◆ TASK DETAILS ◆
In the mailing-list thread on table updating below, how long did the distance calculation take when it was put directly into the MySQL query?

◆ PAGE EXCERPT ◆
Re: [PHP] Performance question for table updating (SOLVED)

2007-11-24 Thread Jon Westcot
Hi Rob, et al.:

- Original Message -
From: "Andrés Robinet" <[EMAIL PROTECTED]>
> > -Original Message-
> > From: Jon Westcot [mailto:[EMAIL PROTECTED]
> >
> > :: gigantic snip here::
> >
> > So, long story short (oops -- too late!), what's the concensus
> > among the learned assembly here?  Is it faster to just UPDATE the
> > record if it already exists regardless of the fact that maybe only one
> > or two out of 75 or more fields changed versus testing each one of
> > those 75 fields to try and figure out which ones actually changed and
> > then only update those?
> >
> > I look forward to reading all of your thoughts.
> >
> > Sincerely,
> >
> > Jon
>
> I don't know about consensus over here because I'm kind of newgie (stands
> for new geek, as opposed to newbie which stands for new ball breaker :D :D
> ). I don't know of your previous messages but I can tell you one story...
> Some time ago I got involved in a project that required geo-distance
> calculation (you know distance between two points with latitude and
> longitude). Basically I had to take a set of points and calculate the
> distance of each of those points to a given (reference) one. The math was
> something like the "square root of the sum of a constant times the square
> sin of..." well, I can't remember it, but the point is, it was a
complicated
> formula, which I thought it would allow for some optimizations in PHP.
> Accustomed to regular (compiled) programming languages I developed a set
of
> routines to optimize the task and went ahead and queried the database for
> the (say, 1000 records) dataset of points. Then applied the math to the
> points and the reference point and got the result... in about 5 minutes to
> my (disgusting) surprise.
> Then I grabbed the MySQL manual, built a "non-optimized" version of the
> formula to put directly in the SQL query and get the "shortest distance"
> (which was my goal in the end) calculated by MySQL right away. I thought
> "ok, I'll prepare a cup of coffee to wait for MySQL to finish the
> calculation". To my surprise the query returned the expected result in
less
> than 2 seconds.

◆ DATASET SECTION ◆

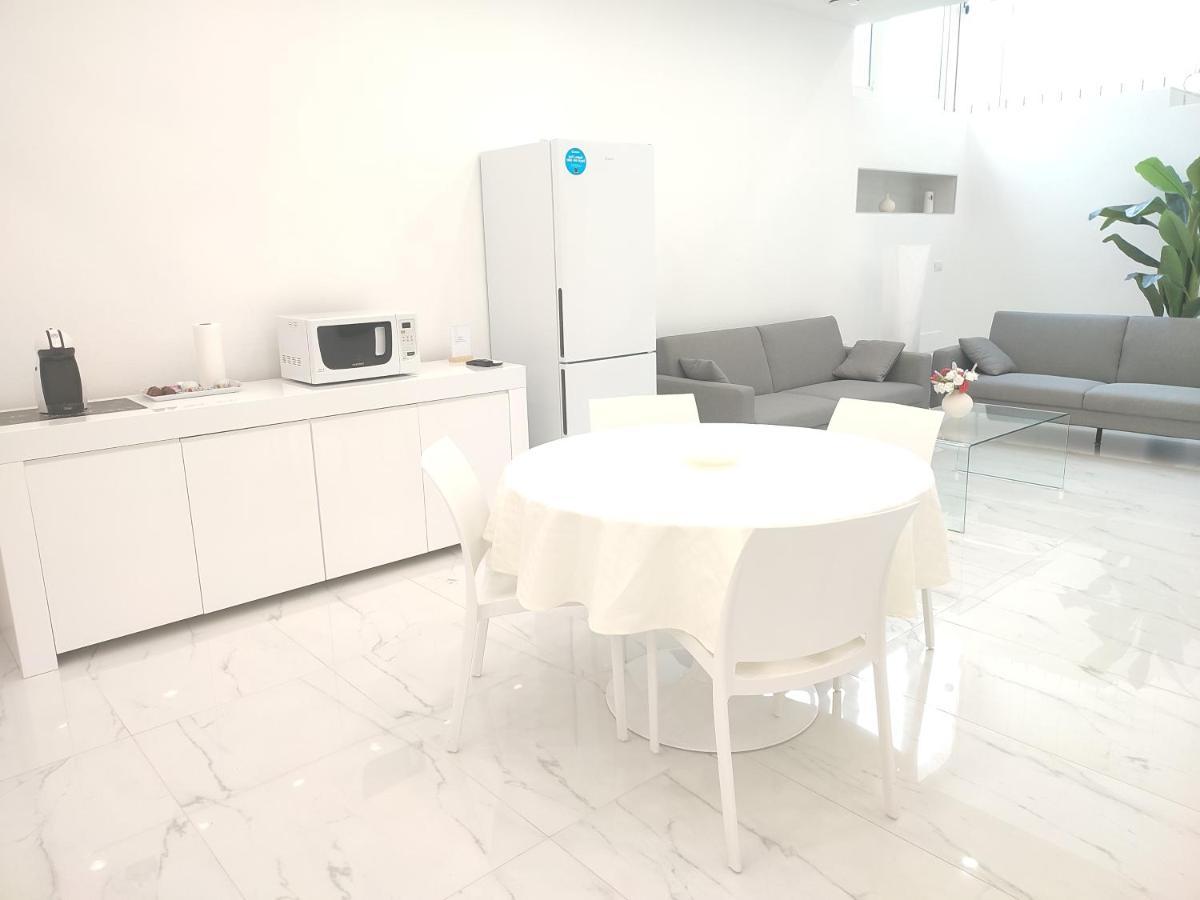 Elegant Basement Suite โอโรเซย ภายนอก รูปภาพ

◆ YOUR RESPONSE ◆
Less than 2 seconds.